At present, the influence of neoadjuvant therapy on anastomotic leakage of esophageal cancer is controversial. Some studies have shown that new adjuvant therapy can lead to anastomotic leakage (19–20), while others have shown no relationship between them (21). Some studies even showed that preoperative radiotherapy and chemotherapy can reduce the incidence of leakage. The general health status of patients who choose to receive preoperative new assistance is better than that of ordinary patients. Therefore, although these patients receive preoperative new assistance, the probability of postoperative anastomotic leakage is still lower, and this may be due to a reduction in the scope of surgical resection in patients with neoadjuvant therapy, which may reduce injury and the risk of anastomotic leakage (3, 22). This study showed that the incidence of anastomotic leakage was higher in patients after neoadjuvant therapy. The anastomotic method used in this study was cervical anastomosis. Compared with intrathoracic anastomosis, cervical anastomosis requires higher blood circulation supply. The probability of microvascular circulation disorder at the neck anastomosis is higher. Patients receiving neoadjuvant chemotherapy before surgery may have blood microcirculation disorder around the neck anastomosis, thus increasing the risk of anastomotic leakage. In addition, the short-term nutritional decline caused by neoadjuvant chemotherapy may be one of the reasons for postoperative anastomotic leakage.
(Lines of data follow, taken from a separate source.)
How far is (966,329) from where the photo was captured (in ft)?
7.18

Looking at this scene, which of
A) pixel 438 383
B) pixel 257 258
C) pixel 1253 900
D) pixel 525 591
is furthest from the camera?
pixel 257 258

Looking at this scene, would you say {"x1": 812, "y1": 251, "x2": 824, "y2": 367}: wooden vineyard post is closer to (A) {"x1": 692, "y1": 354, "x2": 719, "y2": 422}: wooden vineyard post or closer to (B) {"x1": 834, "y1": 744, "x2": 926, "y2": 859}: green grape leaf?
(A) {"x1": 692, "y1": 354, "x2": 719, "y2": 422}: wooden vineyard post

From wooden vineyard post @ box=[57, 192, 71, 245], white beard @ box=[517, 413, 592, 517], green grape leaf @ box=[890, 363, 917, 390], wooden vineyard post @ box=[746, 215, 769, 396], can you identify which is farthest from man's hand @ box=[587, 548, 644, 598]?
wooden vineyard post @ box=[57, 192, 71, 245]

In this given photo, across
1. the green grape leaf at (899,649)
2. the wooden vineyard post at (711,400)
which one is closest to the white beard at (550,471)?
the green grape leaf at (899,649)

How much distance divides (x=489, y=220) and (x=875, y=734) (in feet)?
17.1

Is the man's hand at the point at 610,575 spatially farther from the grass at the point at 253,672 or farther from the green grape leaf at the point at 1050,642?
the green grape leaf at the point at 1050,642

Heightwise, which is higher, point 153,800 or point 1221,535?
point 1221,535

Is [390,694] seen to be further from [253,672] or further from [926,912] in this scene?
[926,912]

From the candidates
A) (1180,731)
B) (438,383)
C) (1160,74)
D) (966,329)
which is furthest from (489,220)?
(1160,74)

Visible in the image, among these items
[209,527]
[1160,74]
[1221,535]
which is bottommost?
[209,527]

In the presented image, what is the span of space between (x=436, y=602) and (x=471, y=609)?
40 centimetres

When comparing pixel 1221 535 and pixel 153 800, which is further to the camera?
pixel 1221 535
Although multivariate analysis suggested that preoperative neoadjuvant chemotherapy was not an independent risk factor for postoperative cervical anastomotic leakage, we still considered it as a risk factor.
The postoperative hospital stay of patients with anastomotic fistula was significantly prolonged, but our results showed that there was no perioperative death of patients after operation, which is related to active drainage, accurate antibiotic application and active nutrition supplement. In addition, the application of minimally invasive surgical techniques has greatly reduced the incidence of cardiopulmonary complications such as postoperative atelectasis, pulmonary infection and heart failure, leading to reduced perioperative mortality.